REQUIREMENT — Can you continue the forum thread about getting lodge brothers to attend regularly, picking up right after its last sentence?

# Looking for ideas on trying to get brothers to come back to lodge regularly



## coinopboy (Oct 7, 2016)

I'm a newly raised MM (June of this year), when I was initiated as an EA, when my eyes opened, I was surprised and saddened that there were 3 brothers seated in the lodge. Last night at our regular communication, we had 18 brothers in attendance. Most of them were the officers. Coming up in a. Couple of weeks a new class of EAs will be initiated. I'd really like to try and get more brothers there. This is a special day for the EAs. It was for me!

But, in general, I'd love to try and get some of our 200 members to try and come on a more regular basis. I searched 28 pages of this subreddit to try and find the last post on this subject, but couldn't find anything.

How can I help to get more "asses in the seats", for lack of a better term. Each week that I arrive for lodge, many of the officers seem surprised that I'm there, and seem to thank me profusely. We have a dinner each night before communication. But it's embarrassing to have more visitors each month than actual members of the lodge present.

Help!?



3° MM Redwood Lodge #35 East Providence, RI


----------



## cemab4y (Oct 7, 2016)

You should seriously consider holding a "Rusty Nail Degree"

See:  http://grandlodgeofiowa.org/docs/Ceremonies/RustyNails.pdf

and

http://www.masonicworld.com/education/files/apr02/include/rusty_nail_degree.htm

Here is how it works:

Invite all inactive masons to attend the degree. Offer carpooling for those who cannot drive at night.

Hold the degree.

Give each mason who attends a "rusty nail lapel pin" (Google rusty nail pin for this one)

When you send the invitations out, include a separate survey, asking each man why he cannot attend lodge regularly, and seek his input.

Utilize the feedback that you receive from your inactive members, to improve your lodge.


----------



## Ripcord22A (Oct 7, 2016)

Good luck Brother this is THE QUESTION for almost every lodge!


----------



## pointwithinacircle2 (Oct 7, 2016)

Entertain them. 

I felt the same way when I was raised.  I thought it was odd that the newest Mason would respect the craft the most.  I researched Masonic topics, wrote short, easy to do presentations, and presented them in Lodge.  Do you know about the Masonic Lodge on the moon?  It makes a nice presentation, just cut and paste it, print it, read it in Lodge.  That's what I did.  http://tl2k.org/history/


----------



## Blake Bowden (Oct 7, 2016)

Good ideas

https://www.myfreemasonry.com/threads/increasing-lodge-attendance.24662/


----------



## CLewey44 (Oct 7, 2016)

coinopboy said:


> I'm a newly raised MM (June of this year), when I was initiated as an EA, when my eyes opened, I was surprised and saddened that there were 3 brothers seated in the lodge. Last night at our regular communication, we had 18 brothers in attendance. Most of them were the officers. Coming up in a. Couple of weeks a new class of EAs will be initiated. I'd really like to try and get more brothers there. This is a special day for the EAs. It was for me!

RECORDED INFORMATION —
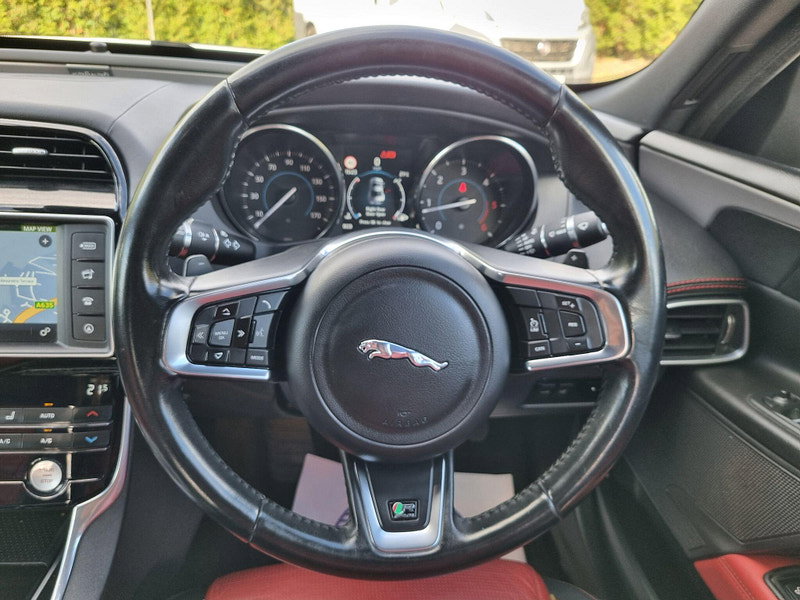 Jaguar XE 2.0d R-Sport Auto Euro 6 (s/s) 4dr 4dr Automatic 2026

RESPONSE AREA —
> 
> But, in general, I'd love to try and get some of our 200 members to try and come on a more regular basis. I searched 28 pages of this subreddit to try and find the last post on this subject, but couldn't find anything.
> 
> ...




I haven't read through the responses but some ideas are to cater to your new folks. They were drawn to the historical, classical Masonry we see in books and literature.  Try seeing about moving towards the more T.O. lodge approach. Chamber of Reflection, incense, music, low lights is one option. That adds to the allure. Have someone present some sort of esoteric message on Kabbalah, alchemy or any number of other Masonic topics. Have your chaplain present a prayer from another religion outside of Christianity or whatever your primary religion is in your lodge.  Make each degree special and each stated a good experience too.

Have a good meal before lodge. Tell your folks to let the JD know a few days before your stated meeting if they plan on eating or not and serve some nice meals not on paper plates or from a cardboard bucket. A little more trouble but is a nice gesture. Have your stewards and deacons help serve everyone and make it an event every other week. Put some nice updates into your lodge room if you have the money. Take down that old wood paneling and take that carpet up. Put down a checkered floor.  Bring in some antique sort of furniture maybe for the environment to feel right.

Make it tough to get in. Raise your initiation fees.  Set a dress code so that everyone is wearing a suit or tux, at least on degree nights. Go out afterwards and have a few drinks or make a cigar area for lodges that allow that.  I think people get bored when all they do is look around and see casually dressed fellows in t-shirts and flip-flops voting whether or not to pay the electric bill. Bring in that spirituality that every member can bring. No matter what your religious or spiritual background is, somebody has something to offer.


----------



## CLewey44 (Oct 7, 2016)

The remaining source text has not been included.